If the identity you are requesting is exactly
Hash(A) ^ Hash(B) == Hash(A ^ B)
then no, no such cryptographically secure hash function is possible. This is because your function would then be a linear map (over the field with two elements) from the space of possible blocks to the space of possible hashes.
What does this mean, in simpler terms?
Well, suppose your map takes blocks of length 6 and returns hashes of length 3, and that these are some of the hashes:
Hash(000001) = 010
Hash(000010) = 111
Hash(000100) = 001
Hash(001000) = 101
Hash(010000) = 110
Hash(100000) = 001
Then you can compute the hash of any given block by linear combinations of the above. For example,
Hash(101000) = Hash(100000) ^ Hash(001000) = 001 ^ 101 = 100.
This means that your hash function can be represented by a 6-by-3 matrix.
What does this imply?
Wikipedia defines the ideal cryptographic hash function as having four main or significant properties:
- it is easy to compute the hash value for any given message,
- it is infeasible to find a message that has a given hash,
- it is infeasible to modify a message without changing its hash,
- it is infeasible to find two different messages with the same hash.

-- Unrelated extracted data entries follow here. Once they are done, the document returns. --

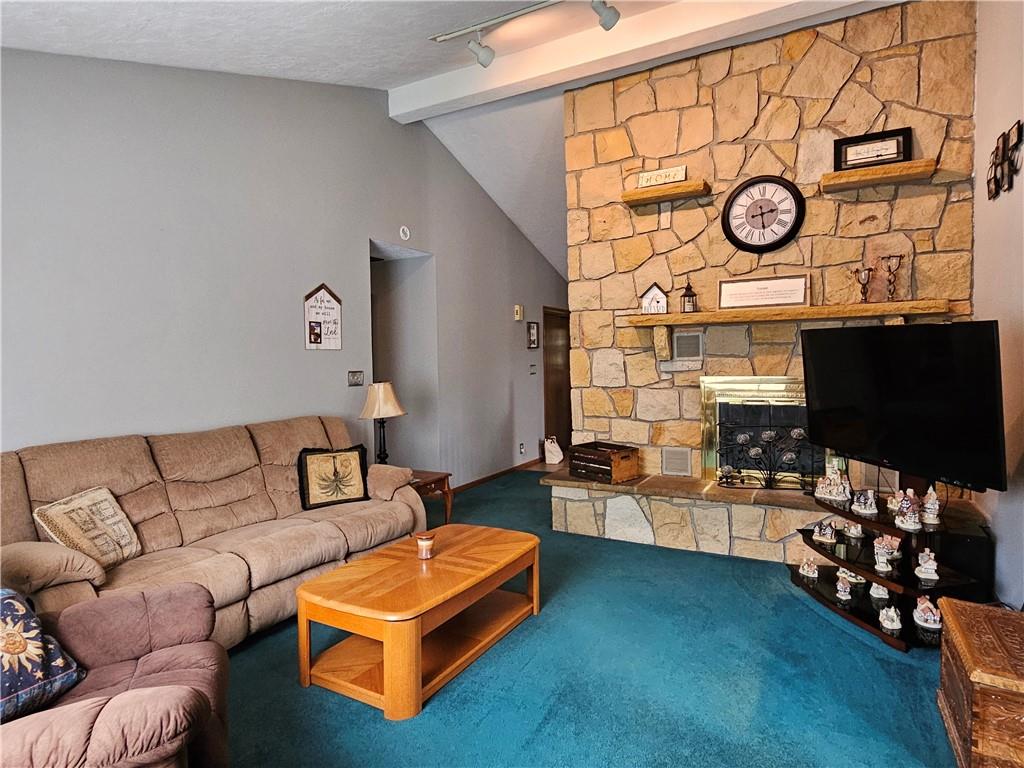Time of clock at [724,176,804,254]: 2:28
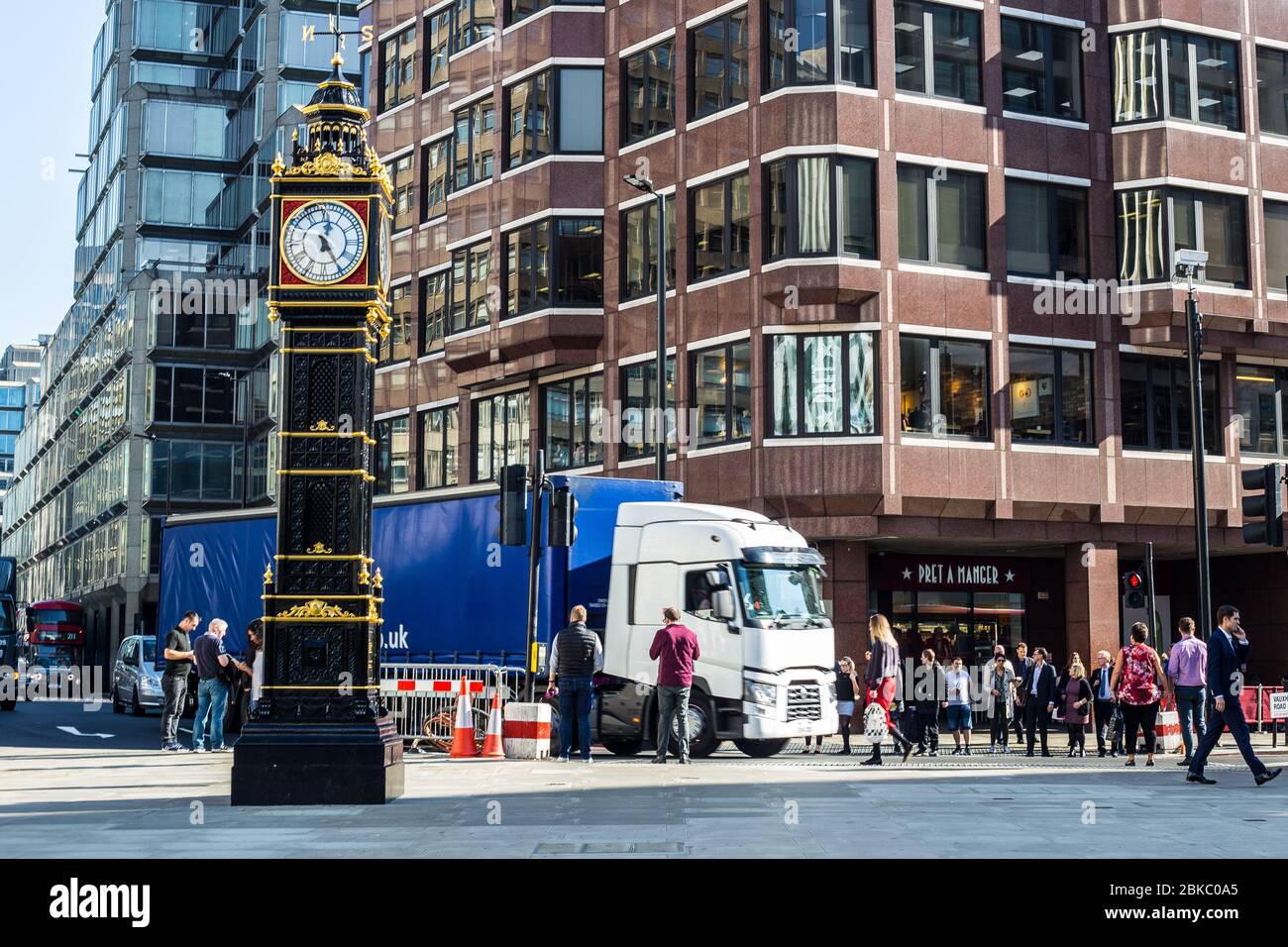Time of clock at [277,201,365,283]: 12:24
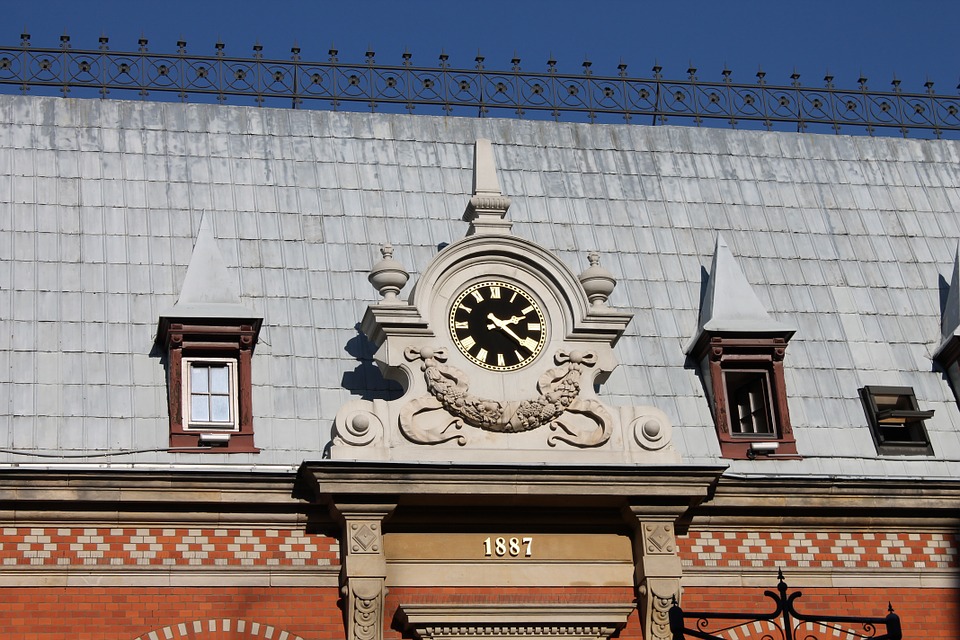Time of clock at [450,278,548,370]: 2:21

The first property may be true, of course, but the rest will not be. Inverting the hash function is as simple as solving a system of linear equations, which is easy. I assume you've done this for linear maps over the real numbers, but the exact same approach works here.
If you find an element of the kernel of the hash function, that is, a message
K such that
Hash(K) is all zeros, then the last property fails also. Take any message
M^K will have the same hash, because
Hash(M^K) = Hash(M)^Hash(K) = Hash(M)^0 = Hash(M). Finding elements of the kernel is easy, also.
The third property is a little more difficult, but can be broken also. (For example, suppose you're hashing a legal contract. Find a few places where some stray commas can be modified or something. Consider the effect that these changes have on the hash function, and then solve a system of linear equations.)